Dicho de otro modo, en lugar de encontrarnos con un proceso de reconstitución familiar a partir de una tragedia y la necesidad de reingresar a un exterior odioso y banal, en esta oportunidad lo que tenemos es más bien una clásica espiral de atropellos y olvidos que resultan comunes a cualquier familia contemporánea, sean estos homeless de izquierda como los Walls o no. La trama comienza en 1989, cuando la hiper aburguesada Jeannette (Brie Larson) está preocupada por la posibilidad de que su prometido conozca a sus padres squatters Rex (Woody Harrelson) y Rose Mary (Naomi Watts), lo que provoca una serie de recuerdos sobre su infancia y adolescencia que constituyen el sustrato excluyente de la catarata de flashbacks y flashforwards que dan forma al relato. Junto a sus tres hermanos, la protagonista debe sobrellevar hambruna, continuas mudanzas y carencias materiales varias.
La película por momentos se hace pesada no por la carga fatalista de las secuencias y su paradójica tendencia a querer condenar y exorcizar en simultáneo a los padres todo el bendito tiempo, sino debido a lo cansador de la arquitectura dramática y lo repetitivo que se vuelve a lo largo de las más de dos horas de metraje, siempre yendo y viniendo en el tiempo para -en última instancia- caer en redundancias del tipo “la protagonista de adulta es exitosa aunque tiene sentimientos contradictorios con su familia” y “hablamos de progenitores amorosos pero indolentes”, los cuales no alimentan a sus hijos, suelen ser violentos y crueles, se pelean cada dos por tres, generan que Jeannette se queme la mitad de su cuerpo y hasta no le dicen nada a la madre de Rex, la abuela de los niños, cuando ésta intenta violar al único hijo varón del clan (lo que suma pederastia a la colección de abusos).

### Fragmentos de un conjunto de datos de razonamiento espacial

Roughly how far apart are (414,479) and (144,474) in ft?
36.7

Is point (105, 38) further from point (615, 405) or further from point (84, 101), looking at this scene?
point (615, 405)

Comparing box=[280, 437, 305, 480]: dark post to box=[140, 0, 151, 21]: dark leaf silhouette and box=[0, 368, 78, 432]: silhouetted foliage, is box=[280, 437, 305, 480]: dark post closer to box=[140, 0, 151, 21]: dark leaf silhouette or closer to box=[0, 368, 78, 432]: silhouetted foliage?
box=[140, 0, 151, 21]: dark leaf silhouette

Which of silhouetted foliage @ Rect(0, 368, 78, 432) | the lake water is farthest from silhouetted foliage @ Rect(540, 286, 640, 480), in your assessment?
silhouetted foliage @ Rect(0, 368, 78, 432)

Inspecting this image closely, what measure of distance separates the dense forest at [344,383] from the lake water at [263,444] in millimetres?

### TAREAS
1. Reproduce textualmente el pasaje de la reseña que empieza con "Dicho de otro" y sigue hasta "carencias materiales varias.".
2. Por favor, actualiza las filas desde la que contiene "Is point (105, 38)" hasta la última fila, ambas incluidas, sustituyendo "dense forest" por "thick forest" sin cambiar nada más. Devuelve solo esas filas.
La reseña y las filas no guardan ninguna relación entre sí.

### RESULTADOS EN ORDEN
1.
Dicho de otro modo, en lugar de encontrarnos con un proceso de reconstitución familiar a partir de una tragedia y la necesidad de reingresar a un exterior odioso y banal, en esta oportunidad lo que tenemos es más bien una clásica espiral de atropellos y olvidos que resultan comunes a cualquier familia contemporánea, sean estos homeless de izquierda como los Walls o no. La trama comienza en 1989, cuando la hiper aburguesada Jeannette (Brie Larson) está preocupada por la posibilidad de que su prometido conozca a sus padres squatters Rex (Woody Harrelson) y Rose Mary (Naomi Watts), lo que provoca una serie de recuerdos sobre su infancia y adolescencia que constituyen el sustrato excluyente de la catarata de flashbacks y flashforwards que dan forma al relato. Junto a sus tres hermanos, la protagonista debe sobrellevar hambruna, continuas mudanzas y carencias materiales varias.

2.
Is point (105, 38) further from point (615, 405) or further from point (84, 101), looking at this scene?
point (615, 405)

Comparing box=[280, 437, 305, 480]: dark post to box=[140, 0, 151, 21]: dark leaf silhouette and box=[0, 368, 78, 432]: silhouetted foliage, is box=[280, 437, 305, 480]: dark post closer to box=[140, 0, 151, 21]: dark leaf silhouette or closer to box=[0, 368, 78, 432]: silhouetted foliage?
box=[140, 0, 151, 21]: dark leaf silhouette

Which of silhouetted foliage @ Rect(0, 368, 78, 432) | the lake water is farthest from silhouetted foliage @ Rect(540, 286, 640, 480), in your assessment?
silhouetted foliage @ Rect(0, 368, 78, 432)

Inspecting this image closely, what measure of distance separates the thick forest at [344,383] from the lake water at [263,444] in millimetres?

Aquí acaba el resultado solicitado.